::: EXCERPTED PASSAGE :::

United States District Court, W.D. Pennsylvania
Jun 2, 2022
CIVIL 2:16-CV-483 (W.D. Pa. Jun. 2, 2022)

Opinion

CIVIL 2:16-CV-483

06-02-2022

LIBERTY MUTUAL INS. CO., et al., Plaintiffs, v. VINCENT GEMMA, et al., Defendants.


Kane, Judge

MEMORANDUM OPINION AND ORDER

Martin C. Carlson United States Magistrate Judge

I. Factual Background and Procedural History

This case involves allegations by the plaintiff, Liberty Mutual, against Vincent Gemma, a former Executive Sales Representative for Liberty Mutual. Liberty Mutual alleges that Gemma entered into an unlawful agreement with various businesses, identified collectively as the Northwood and Everest defendants, to divert business and business opportunities from Liberty Mutual at a time when Gemma still worked for Liberty Mutual, in violation of Gemma's contractual and common law duties of loyalty to his employer. (Docs. 1, 37).

In particular, these allegations center around an entity named Northwood Realty Services, a defendant in this case. While Mr. Gemma was employed by Liberty Mutual up through 2016, Northwood frequently referred potential insurance customers to Liberty Mutual. For a number of years, this arrangement was memorialized in a Marketing Services Agreement between Liberty Mutual and Northwood. However, Liberty Mutual and Northwood ultimately terminated their Marketing Services Agreement in November of 2015. Despite the termination of this formal agreement, it appears that Liberty Mutual continued to receive potential customer referrals from Northwood until the Spring of 2016 when Northwood established its own insurance brokerages firm, Everest Insurance, and Mr. Gemma left Liberty Mutual and began working with Northwood and Everest.

Against this factual backdrop, Liberty Mutual has brought claims against Gemma, Northwood, and Everest alleging that the defendants conspired to violate Gemma's employment contract with Liberty Mutual and illegally diverted these business opportunities from the plaintiff. This case was assigned to the Honorable Yvette Kane, and Judge Kane, in turn, referred various discovery disputes which had arisen in the course of this litigation to the undersigned. (Doc. 88).

For an extended period of time, we deferred action on these discovery disputes at the request of counsel who were endeavoring to resolve these matters amicably. (Docs. 102-117). Ultimately, these efforts proved to be unavailing, and counsel now present us with a series of discovery disputes for our consideration and resolution. (Docs. 79, 86, 117, 120, 123).

::: DATA LINES :::

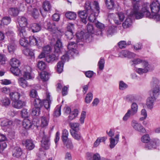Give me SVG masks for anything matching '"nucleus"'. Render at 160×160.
<instances>
[{"mask_svg": "<svg viewBox=\"0 0 160 160\" xmlns=\"http://www.w3.org/2000/svg\"><path fill=\"white\" fill-rule=\"evenodd\" d=\"M11 19L9 16H5L1 20V22L5 25H7L11 22Z\"/></svg>", "mask_w": 160, "mask_h": 160, "instance_id": "c03bdc74", "label": "nucleus"}, {"mask_svg": "<svg viewBox=\"0 0 160 160\" xmlns=\"http://www.w3.org/2000/svg\"><path fill=\"white\" fill-rule=\"evenodd\" d=\"M12 121L8 119H5L1 122V125L7 128H10L12 124Z\"/></svg>", "mask_w": 160, "mask_h": 160, "instance_id": "6ab92c4d", "label": "nucleus"}, {"mask_svg": "<svg viewBox=\"0 0 160 160\" xmlns=\"http://www.w3.org/2000/svg\"><path fill=\"white\" fill-rule=\"evenodd\" d=\"M132 13L133 15L137 19L142 18L144 16L149 18H152V15L147 5H144L142 9L139 10L138 5L137 4H134Z\"/></svg>", "mask_w": 160, "mask_h": 160, "instance_id": "f257e3e1", "label": "nucleus"}, {"mask_svg": "<svg viewBox=\"0 0 160 160\" xmlns=\"http://www.w3.org/2000/svg\"><path fill=\"white\" fill-rule=\"evenodd\" d=\"M18 83L19 85L23 88L29 86L26 80L22 77H21L18 79Z\"/></svg>", "mask_w": 160, "mask_h": 160, "instance_id": "cd10ccee", "label": "nucleus"}, {"mask_svg": "<svg viewBox=\"0 0 160 160\" xmlns=\"http://www.w3.org/2000/svg\"><path fill=\"white\" fill-rule=\"evenodd\" d=\"M132 24V20L130 18H127L122 23V26L124 28H127L131 26Z\"/></svg>", "mask_w": 160, "mask_h": 160, "instance_id": "2f4dec72", "label": "nucleus"}, {"mask_svg": "<svg viewBox=\"0 0 160 160\" xmlns=\"http://www.w3.org/2000/svg\"><path fill=\"white\" fill-rule=\"evenodd\" d=\"M10 64L11 67H18L20 64V61L15 58L11 59L10 61Z\"/></svg>", "mask_w": 160, "mask_h": 160, "instance_id": "c756f323", "label": "nucleus"}, {"mask_svg": "<svg viewBox=\"0 0 160 160\" xmlns=\"http://www.w3.org/2000/svg\"><path fill=\"white\" fill-rule=\"evenodd\" d=\"M84 33L83 32L81 31L78 32L76 33V37L77 38V41L79 42L84 37Z\"/></svg>", "mask_w": 160, "mask_h": 160, "instance_id": "680f3d73", "label": "nucleus"}, {"mask_svg": "<svg viewBox=\"0 0 160 160\" xmlns=\"http://www.w3.org/2000/svg\"><path fill=\"white\" fill-rule=\"evenodd\" d=\"M9 96L13 101L18 100L20 97V94L16 92H12L10 93Z\"/></svg>", "mask_w": 160, "mask_h": 160, "instance_id": "bb28decb", "label": "nucleus"}, {"mask_svg": "<svg viewBox=\"0 0 160 160\" xmlns=\"http://www.w3.org/2000/svg\"><path fill=\"white\" fill-rule=\"evenodd\" d=\"M32 125V121L28 118H26L23 120L22 122V126L26 129L30 128Z\"/></svg>", "mask_w": 160, "mask_h": 160, "instance_id": "4be33fe9", "label": "nucleus"}, {"mask_svg": "<svg viewBox=\"0 0 160 160\" xmlns=\"http://www.w3.org/2000/svg\"><path fill=\"white\" fill-rule=\"evenodd\" d=\"M61 106H57L55 108L53 113L54 116L58 117L61 115Z\"/></svg>", "mask_w": 160, "mask_h": 160, "instance_id": "de8ad7c7", "label": "nucleus"}, {"mask_svg": "<svg viewBox=\"0 0 160 160\" xmlns=\"http://www.w3.org/2000/svg\"><path fill=\"white\" fill-rule=\"evenodd\" d=\"M138 110V106L136 103H133L132 104L131 106V109L130 110L131 112L132 113V114L134 115L136 114Z\"/></svg>", "mask_w": 160, "mask_h": 160, "instance_id": "37998d69", "label": "nucleus"}, {"mask_svg": "<svg viewBox=\"0 0 160 160\" xmlns=\"http://www.w3.org/2000/svg\"><path fill=\"white\" fill-rule=\"evenodd\" d=\"M79 111L77 109H75L73 111L71 112L68 117V119L72 120L75 118L78 115Z\"/></svg>", "mask_w": 160, "mask_h": 160, "instance_id": "f704fd0d", "label": "nucleus"}, {"mask_svg": "<svg viewBox=\"0 0 160 160\" xmlns=\"http://www.w3.org/2000/svg\"><path fill=\"white\" fill-rule=\"evenodd\" d=\"M47 99L45 100L43 104L45 108L47 109H48L50 106L51 102V100L50 99V96L49 93H46Z\"/></svg>", "mask_w": 160, "mask_h": 160, "instance_id": "393cba45", "label": "nucleus"}, {"mask_svg": "<svg viewBox=\"0 0 160 160\" xmlns=\"http://www.w3.org/2000/svg\"><path fill=\"white\" fill-rule=\"evenodd\" d=\"M147 7L149 8L150 7L152 11V18L153 16L157 14L160 9V4L159 2L158 1H154L152 2V3L149 5V7Z\"/></svg>", "mask_w": 160, "mask_h": 160, "instance_id": "20e7f679", "label": "nucleus"}, {"mask_svg": "<svg viewBox=\"0 0 160 160\" xmlns=\"http://www.w3.org/2000/svg\"><path fill=\"white\" fill-rule=\"evenodd\" d=\"M88 20L91 22H94L96 18V17L93 11L92 12L89 13V14L88 15Z\"/></svg>", "mask_w": 160, "mask_h": 160, "instance_id": "49530a36", "label": "nucleus"}, {"mask_svg": "<svg viewBox=\"0 0 160 160\" xmlns=\"http://www.w3.org/2000/svg\"><path fill=\"white\" fill-rule=\"evenodd\" d=\"M85 11H87V13H89L92 12V10L91 8L90 3L89 1H87L85 5Z\"/></svg>", "mask_w": 160, "mask_h": 160, "instance_id": "8fccbe9b", "label": "nucleus"}, {"mask_svg": "<svg viewBox=\"0 0 160 160\" xmlns=\"http://www.w3.org/2000/svg\"><path fill=\"white\" fill-rule=\"evenodd\" d=\"M10 71L15 76H18L21 74V71L18 67H12L10 68Z\"/></svg>", "mask_w": 160, "mask_h": 160, "instance_id": "4c0bfd02", "label": "nucleus"}, {"mask_svg": "<svg viewBox=\"0 0 160 160\" xmlns=\"http://www.w3.org/2000/svg\"><path fill=\"white\" fill-rule=\"evenodd\" d=\"M65 15L67 18L72 20H75L77 17L76 14L74 12L71 11L67 12Z\"/></svg>", "mask_w": 160, "mask_h": 160, "instance_id": "c85d7f7f", "label": "nucleus"}, {"mask_svg": "<svg viewBox=\"0 0 160 160\" xmlns=\"http://www.w3.org/2000/svg\"><path fill=\"white\" fill-rule=\"evenodd\" d=\"M33 105L35 108H41L43 106V102L39 98L35 99L33 102Z\"/></svg>", "mask_w": 160, "mask_h": 160, "instance_id": "473e14b6", "label": "nucleus"}, {"mask_svg": "<svg viewBox=\"0 0 160 160\" xmlns=\"http://www.w3.org/2000/svg\"><path fill=\"white\" fill-rule=\"evenodd\" d=\"M76 45V43L73 42H68V53H70L72 56L76 55L78 53V51L75 48Z\"/></svg>", "mask_w": 160, "mask_h": 160, "instance_id": "6e6552de", "label": "nucleus"}, {"mask_svg": "<svg viewBox=\"0 0 160 160\" xmlns=\"http://www.w3.org/2000/svg\"><path fill=\"white\" fill-rule=\"evenodd\" d=\"M63 143L65 145H66L67 148L71 149L73 148V145L71 141L69 139L67 141H65V142H63Z\"/></svg>", "mask_w": 160, "mask_h": 160, "instance_id": "6e6d98bb", "label": "nucleus"}, {"mask_svg": "<svg viewBox=\"0 0 160 160\" xmlns=\"http://www.w3.org/2000/svg\"><path fill=\"white\" fill-rule=\"evenodd\" d=\"M78 131L70 130V132L71 134L74 139L79 141L81 139L82 136L80 133L78 132Z\"/></svg>", "mask_w": 160, "mask_h": 160, "instance_id": "5701e85b", "label": "nucleus"}, {"mask_svg": "<svg viewBox=\"0 0 160 160\" xmlns=\"http://www.w3.org/2000/svg\"><path fill=\"white\" fill-rule=\"evenodd\" d=\"M49 117L48 116L42 117L41 118L40 126L42 128H46L48 125Z\"/></svg>", "mask_w": 160, "mask_h": 160, "instance_id": "4468645a", "label": "nucleus"}, {"mask_svg": "<svg viewBox=\"0 0 160 160\" xmlns=\"http://www.w3.org/2000/svg\"><path fill=\"white\" fill-rule=\"evenodd\" d=\"M16 48V46L13 42L10 43L8 46V49L9 52H13Z\"/></svg>", "mask_w": 160, "mask_h": 160, "instance_id": "603ef678", "label": "nucleus"}, {"mask_svg": "<svg viewBox=\"0 0 160 160\" xmlns=\"http://www.w3.org/2000/svg\"><path fill=\"white\" fill-rule=\"evenodd\" d=\"M32 31L33 32H37L41 30V27L40 25L37 23H33L30 26Z\"/></svg>", "mask_w": 160, "mask_h": 160, "instance_id": "72a5a7b5", "label": "nucleus"}, {"mask_svg": "<svg viewBox=\"0 0 160 160\" xmlns=\"http://www.w3.org/2000/svg\"><path fill=\"white\" fill-rule=\"evenodd\" d=\"M131 126L135 130L141 133H145L146 132L145 128L137 121L132 120L131 122Z\"/></svg>", "mask_w": 160, "mask_h": 160, "instance_id": "423d86ee", "label": "nucleus"}, {"mask_svg": "<svg viewBox=\"0 0 160 160\" xmlns=\"http://www.w3.org/2000/svg\"><path fill=\"white\" fill-rule=\"evenodd\" d=\"M7 61V58L5 55L0 53V65H4L5 64Z\"/></svg>", "mask_w": 160, "mask_h": 160, "instance_id": "4d7b16f0", "label": "nucleus"}, {"mask_svg": "<svg viewBox=\"0 0 160 160\" xmlns=\"http://www.w3.org/2000/svg\"><path fill=\"white\" fill-rule=\"evenodd\" d=\"M39 137L42 138L41 141V147L44 149H48L50 145L49 137L46 134L43 130H41L39 133Z\"/></svg>", "mask_w": 160, "mask_h": 160, "instance_id": "7ed1b4c3", "label": "nucleus"}, {"mask_svg": "<svg viewBox=\"0 0 160 160\" xmlns=\"http://www.w3.org/2000/svg\"><path fill=\"white\" fill-rule=\"evenodd\" d=\"M40 76L41 79L43 81H46L49 79V74L47 72H42L40 73Z\"/></svg>", "mask_w": 160, "mask_h": 160, "instance_id": "58836bf2", "label": "nucleus"}, {"mask_svg": "<svg viewBox=\"0 0 160 160\" xmlns=\"http://www.w3.org/2000/svg\"><path fill=\"white\" fill-rule=\"evenodd\" d=\"M106 6L110 9H113L114 6L113 0H105Z\"/></svg>", "mask_w": 160, "mask_h": 160, "instance_id": "79ce46f5", "label": "nucleus"}, {"mask_svg": "<svg viewBox=\"0 0 160 160\" xmlns=\"http://www.w3.org/2000/svg\"><path fill=\"white\" fill-rule=\"evenodd\" d=\"M22 144L25 145L27 149L28 150H32L35 147L33 142L31 140L29 139L24 140L22 141Z\"/></svg>", "mask_w": 160, "mask_h": 160, "instance_id": "9b49d317", "label": "nucleus"}, {"mask_svg": "<svg viewBox=\"0 0 160 160\" xmlns=\"http://www.w3.org/2000/svg\"><path fill=\"white\" fill-rule=\"evenodd\" d=\"M18 34L21 38H25L27 35L25 27H20L18 29Z\"/></svg>", "mask_w": 160, "mask_h": 160, "instance_id": "e433bc0d", "label": "nucleus"}, {"mask_svg": "<svg viewBox=\"0 0 160 160\" xmlns=\"http://www.w3.org/2000/svg\"><path fill=\"white\" fill-rule=\"evenodd\" d=\"M44 24H46L47 29L53 33H55L58 30V28L56 26L55 23H52L51 24L49 20L45 22Z\"/></svg>", "mask_w": 160, "mask_h": 160, "instance_id": "1a4fd4ad", "label": "nucleus"}, {"mask_svg": "<svg viewBox=\"0 0 160 160\" xmlns=\"http://www.w3.org/2000/svg\"><path fill=\"white\" fill-rule=\"evenodd\" d=\"M29 43L31 45H34L38 46L41 42V40L39 38H37L33 36H30L29 38Z\"/></svg>", "mask_w": 160, "mask_h": 160, "instance_id": "dca6fc26", "label": "nucleus"}, {"mask_svg": "<svg viewBox=\"0 0 160 160\" xmlns=\"http://www.w3.org/2000/svg\"><path fill=\"white\" fill-rule=\"evenodd\" d=\"M78 14L81 18H86L89 13H87V11L84 10L78 12Z\"/></svg>", "mask_w": 160, "mask_h": 160, "instance_id": "09e8293b", "label": "nucleus"}, {"mask_svg": "<svg viewBox=\"0 0 160 160\" xmlns=\"http://www.w3.org/2000/svg\"><path fill=\"white\" fill-rule=\"evenodd\" d=\"M159 87L158 86L156 87H153L151 96L156 98L159 94Z\"/></svg>", "mask_w": 160, "mask_h": 160, "instance_id": "c9c22d12", "label": "nucleus"}, {"mask_svg": "<svg viewBox=\"0 0 160 160\" xmlns=\"http://www.w3.org/2000/svg\"><path fill=\"white\" fill-rule=\"evenodd\" d=\"M93 98L92 94L90 92L87 94L85 98V102L87 103H89L92 100Z\"/></svg>", "mask_w": 160, "mask_h": 160, "instance_id": "864d4df0", "label": "nucleus"}, {"mask_svg": "<svg viewBox=\"0 0 160 160\" xmlns=\"http://www.w3.org/2000/svg\"><path fill=\"white\" fill-rule=\"evenodd\" d=\"M58 53H57L56 55L52 54L49 55L46 58V61L48 63H52L54 61L58 59Z\"/></svg>", "mask_w": 160, "mask_h": 160, "instance_id": "a211bd4d", "label": "nucleus"}, {"mask_svg": "<svg viewBox=\"0 0 160 160\" xmlns=\"http://www.w3.org/2000/svg\"><path fill=\"white\" fill-rule=\"evenodd\" d=\"M23 52L26 56H30L32 57L34 55L33 52L28 48H25L23 50Z\"/></svg>", "mask_w": 160, "mask_h": 160, "instance_id": "5fc2aeb1", "label": "nucleus"}, {"mask_svg": "<svg viewBox=\"0 0 160 160\" xmlns=\"http://www.w3.org/2000/svg\"><path fill=\"white\" fill-rule=\"evenodd\" d=\"M86 112L85 111H83L82 112L81 117L79 119L80 122L81 124L84 123V119L86 118Z\"/></svg>", "mask_w": 160, "mask_h": 160, "instance_id": "69168bd1", "label": "nucleus"}, {"mask_svg": "<svg viewBox=\"0 0 160 160\" xmlns=\"http://www.w3.org/2000/svg\"><path fill=\"white\" fill-rule=\"evenodd\" d=\"M28 11L31 12L32 17L35 18H37L39 15V12L37 9L35 8H32L31 6L28 8Z\"/></svg>", "mask_w": 160, "mask_h": 160, "instance_id": "aec40b11", "label": "nucleus"}, {"mask_svg": "<svg viewBox=\"0 0 160 160\" xmlns=\"http://www.w3.org/2000/svg\"><path fill=\"white\" fill-rule=\"evenodd\" d=\"M2 104L5 106L9 105L10 103V101L8 98H5L1 100Z\"/></svg>", "mask_w": 160, "mask_h": 160, "instance_id": "052dcab7", "label": "nucleus"}, {"mask_svg": "<svg viewBox=\"0 0 160 160\" xmlns=\"http://www.w3.org/2000/svg\"><path fill=\"white\" fill-rule=\"evenodd\" d=\"M68 132L67 130L64 129L62 131V139L63 142L69 140L68 138Z\"/></svg>", "mask_w": 160, "mask_h": 160, "instance_id": "ea45409f", "label": "nucleus"}, {"mask_svg": "<svg viewBox=\"0 0 160 160\" xmlns=\"http://www.w3.org/2000/svg\"><path fill=\"white\" fill-rule=\"evenodd\" d=\"M31 69L30 67L28 66L26 69L24 71L23 77L27 80L31 79L33 77L31 74Z\"/></svg>", "mask_w": 160, "mask_h": 160, "instance_id": "f8f14e48", "label": "nucleus"}, {"mask_svg": "<svg viewBox=\"0 0 160 160\" xmlns=\"http://www.w3.org/2000/svg\"><path fill=\"white\" fill-rule=\"evenodd\" d=\"M43 7L44 10L48 11L50 10L51 6L50 2L47 1H46L43 3Z\"/></svg>", "mask_w": 160, "mask_h": 160, "instance_id": "a18cd8bd", "label": "nucleus"}, {"mask_svg": "<svg viewBox=\"0 0 160 160\" xmlns=\"http://www.w3.org/2000/svg\"><path fill=\"white\" fill-rule=\"evenodd\" d=\"M117 15L119 18V20H118L115 18L113 20L114 22L116 24L119 25L121 23V22L123 21V19L125 18V16L123 13L122 12L118 13H117Z\"/></svg>", "mask_w": 160, "mask_h": 160, "instance_id": "412c9836", "label": "nucleus"}, {"mask_svg": "<svg viewBox=\"0 0 160 160\" xmlns=\"http://www.w3.org/2000/svg\"><path fill=\"white\" fill-rule=\"evenodd\" d=\"M62 45L61 40L58 39L56 42L54 46L55 53H59L60 52L61 49L62 47Z\"/></svg>", "mask_w": 160, "mask_h": 160, "instance_id": "a878e982", "label": "nucleus"}, {"mask_svg": "<svg viewBox=\"0 0 160 160\" xmlns=\"http://www.w3.org/2000/svg\"><path fill=\"white\" fill-rule=\"evenodd\" d=\"M71 129L70 130L78 131L79 130V124L78 123L70 122L69 124Z\"/></svg>", "mask_w": 160, "mask_h": 160, "instance_id": "a19ab883", "label": "nucleus"}, {"mask_svg": "<svg viewBox=\"0 0 160 160\" xmlns=\"http://www.w3.org/2000/svg\"><path fill=\"white\" fill-rule=\"evenodd\" d=\"M156 98L152 96H150L148 98L146 102V105L148 108L150 109L153 107V103L156 100Z\"/></svg>", "mask_w": 160, "mask_h": 160, "instance_id": "f3484780", "label": "nucleus"}, {"mask_svg": "<svg viewBox=\"0 0 160 160\" xmlns=\"http://www.w3.org/2000/svg\"><path fill=\"white\" fill-rule=\"evenodd\" d=\"M22 154V150L20 148L18 147L14 148L12 154L13 157L19 158L21 156Z\"/></svg>", "mask_w": 160, "mask_h": 160, "instance_id": "b1692460", "label": "nucleus"}, {"mask_svg": "<svg viewBox=\"0 0 160 160\" xmlns=\"http://www.w3.org/2000/svg\"><path fill=\"white\" fill-rule=\"evenodd\" d=\"M105 63L104 60L103 58H101L98 63V66L100 70H102L104 67Z\"/></svg>", "mask_w": 160, "mask_h": 160, "instance_id": "e2e57ef3", "label": "nucleus"}, {"mask_svg": "<svg viewBox=\"0 0 160 160\" xmlns=\"http://www.w3.org/2000/svg\"><path fill=\"white\" fill-rule=\"evenodd\" d=\"M142 65L143 68H138L136 69V71L138 73L141 74L144 73H146L151 70L150 65H149L148 62L145 61H144L142 62Z\"/></svg>", "mask_w": 160, "mask_h": 160, "instance_id": "39448f33", "label": "nucleus"}, {"mask_svg": "<svg viewBox=\"0 0 160 160\" xmlns=\"http://www.w3.org/2000/svg\"><path fill=\"white\" fill-rule=\"evenodd\" d=\"M65 36L66 38L68 40L72 39L73 37V32L69 31H66L65 32Z\"/></svg>", "mask_w": 160, "mask_h": 160, "instance_id": "338daca9", "label": "nucleus"}, {"mask_svg": "<svg viewBox=\"0 0 160 160\" xmlns=\"http://www.w3.org/2000/svg\"><path fill=\"white\" fill-rule=\"evenodd\" d=\"M150 139L148 134H146L142 136L141 138L142 141L144 143H149L146 145L145 148L148 150L156 148L157 145L159 143V140L158 139H153L150 140Z\"/></svg>", "mask_w": 160, "mask_h": 160, "instance_id": "f03ea898", "label": "nucleus"}, {"mask_svg": "<svg viewBox=\"0 0 160 160\" xmlns=\"http://www.w3.org/2000/svg\"><path fill=\"white\" fill-rule=\"evenodd\" d=\"M40 108H35L34 107L33 108L32 111V114L33 116H38L40 112Z\"/></svg>", "mask_w": 160, "mask_h": 160, "instance_id": "bf43d9fd", "label": "nucleus"}, {"mask_svg": "<svg viewBox=\"0 0 160 160\" xmlns=\"http://www.w3.org/2000/svg\"><path fill=\"white\" fill-rule=\"evenodd\" d=\"M128 51L127 50H122L119 54V57L121 58H127L128 56Z\"/></svg>", "mask_w": 160, "mask_h": 160, "instance_id": "774afa93", "label": "nucleus"}, {"mask_svg": "<svg viewBox=\"0 0 160 160\" xmlns=\"http://www.w3.org/2000/svg\"><path fill=\"white\" fill-rule=\"evenodd\" d=\"M9 14L12 16H16L19 13V11L17 8H10L8 10Z\"/></svg>", "mask_w": 160, "mask_h": 160, "instance_id": "7c9ffc66", "label": "nucleus"}, {"mask_svg": "<svg viewBox=\"0 0 160 160\" xmlns=\"http://www.w3.org/2000/svg\"><path fill=\"white\" fill-rule=\"evenodd\" d=\"M119 134L116 135L115 138H111L109 139V147L111 149L113 148L118 143L119 139Z\"/></svg>", "mask_w": 160, "mask_h": 160, "instance_id": "ddd939ff", "label": "nucleus"}, {"mask_svg": "<svg viewBox=\"0 0 160 160\" xmlns=\"http://www.w3.org/2000/svg\"><path fill=\"white\" fill-rule=\"evenodd\" d=\"M61 59L62 61L59 62L58 63L57 65V70L59 73H61L63 71V62L68 61V56L67 54L64 55L61 58Z\"/></svg>", "mask_w": 160, "mask_h": 160, "instance_id": "0eeeda50", "label": "nucleus"}, {"mask_svg": "<svg viewBox=\"0 0 160 160\" xmlns=\"http://www.w3.org/2000/svg\"><path fill=\"white\" fill-rule=\"evenodd\" d=\"M20 43L22 46L25 47L27 46L28 42L25 38H21L20 40Z\"/></svg>", "mask_w": 160, "mask_h": 160, "instance_id": "13d9d810", "label": "nucleus"}, {"mask_svg": "<svg viewBox=\"0 0 160 160\" xmlns=\"http://www.w3.org/2000/svg\"><path fill=\"white\" fill-rule=\"evenodd\" d=\"M134 115L133 114H132V113L131 112L130 110H128V111L125 114L123 118V121H126L128 118L131 116Z\"/></svg>", "mask_w": 160, "mask_h": 160, "instance_id": "0e129e2a", "label": "nucleus"}, {"mask_svg": "<svg viewBox=\"0 0 160 160\" xmlns=\"http://www.w3.org/2000/svg\"><path fill=\"white\" fill-rule=\"evenodd\" d=\"M38 68L41 70H44L46 67V65L44 62L41 61H39L37 64Z\"/></svg>", "mask_w": 160, "mask_h": 160, "instance_id": "3c124183", "label": "nucleus"}, {"mask_svg": "<svg viewBox=\"0 0 160 160\" xmlns=\"http://www.w3.org/2000/svg\"><path fill=\"white\" fill-rule=\"evenodd\" d=\"M12 105L14 108L20 109L25 106L26 102L24 101L18 100L12 101Z\"/></svg>", "mask_w": 160, "mask_h": 160, "instance_id": "9d476101", "label": "nucleus"}, {"mask_svg": "<svg viewBox=\"0 0 160 160\" xmlns=\"http://www.w3.org/2000/svg\"><path fill=\"white\" fill-rule=\"evenodd\" d=\"M18 21L20 27H25L28 24L26 18L22 16L18 17Z\"/></svg>", "mask_w": 160, "mask_h": 160, "instance_id": "2eb2a0df", "label": "nucleus"}]
</instances>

:::

◆ WHAT TO WORK ON
Reproduce word for word the portion of the court opinion above starting with "For an extended" and going on through "117, 120, 123).".

◆ FULL RESPONSE
For an extended period of time, we deferred action on these discovery disputes at the request of counsel who were endeavoring to resolve these matters amicably. (Docs. 102-117). Ultimately, these efforts proved to be unavailing, and counsel now present us with a series of discovery disputes for our consideration and resolution. (Docs. 79, 86, 117, 120, 123).